Resume the RiftForged devlog on encryption and compression, picking up directly after its final line.

**Document excerpt:**
BEGIN

DevLog #3 Encryption & Compression Aren’t Just Packet Concerns
"Most devs slap on encryption at the socket and call it a day. But for RiftForged, that’s like putting a padlock on a cardboard box. What matters isn’t just the packet—it’s the entire pipeline."
🔐 Why Encryption Matters at Every Layer
In most games, encryption starts and stops at the transport layer:
TLS, QUIC, or AES-GCM wrapped over a UDP tunnel.
That's fine for protecting the pipe; but what happens once the data arrives?
In RiftForged:
- Data lands in memory (DragonflyDB or live entity buffers)
- Gets routed to shared subsystems (AI memory, combat systems)
- May persist to PostgreSQL for future synchronization
- Is rebroadcasted in compressed form to other players
Every stage of that pipeline is a potential leak if encryption is treated as a boundary filter instead of a persistent principle.
🧬 Why Compression Belongs Early
Compression isn’t just about bandwidth—it’s about signal density.
- You’re syncing tens of thousands of state variables per second
- You need to prioritize entropy efficiency without adding CPU drag
- Early compression reduces payload size before logic even hits serialization
In RiftForged:
- Player movement delta → LZ4-encoded chunk
- Combat state diff → Zstd-compressed broadcast to shard layer
- Debug trace packets → Raw + compressed for audit comparison
This means less latency, more throughput, and no wasted CPU cycles decompressing things the system never needed in full.
🛡 Encryption at Rest, In Flight, and In Memory
Most systems:
- Encrypt at send
- Decrypt at receive
- Store plaintext internally
RiftForged:
- Encrypts user credentials at rest (Argon2-hashed + keyed)
- Uses ephemeral X25519 key exchange to derive per-session keys
- Can encrypt AI memories and entity state snapshots for shared actor visibility (if deemed sensitive)

END

**Data:**
BEGIN

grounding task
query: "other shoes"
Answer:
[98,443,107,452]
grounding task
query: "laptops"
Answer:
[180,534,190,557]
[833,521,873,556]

END

**Exercise result:**
- Is built to support selective encryption in DragonflyDB RAM tiers (e.g., isolate VIP or high-impact actors)
This means the memory you query isn't just fast—it’s trustworthy.
📦 Compression + Encryption = Compatibility Layer
By integrating both deeply into the pipeline:
- You allow cross-subsystem communication without schema bloating
- You remove dependency on external packet guards
- You enforce domain-specific compression (e.g., physics ticks don’t need the same algorithm as narrative event logs)
RiftForged doesn’t treat packets as the boundary—it treats the system as the boundary.
- Encrypted where secrets matter
- Compressed where entropy is high
- Modular so systems don’t bleed into each other
⚙ What This Means for You, the Player
- You get fast, secure gameplay without the rubber-band delay
- Your data is safe. We don't just mean during login, but during every action
- You can trust that what you do, say, and see in the world is real—and that it won’t be sniffed, spoofed, or stolen
And for devs?
This is a call to stop treating encryption like a firewall rule and start treating it like a design decision.
This is what RiftForged stands for: modular principles, encrypted memory, and systems designed with trust, not assumptions.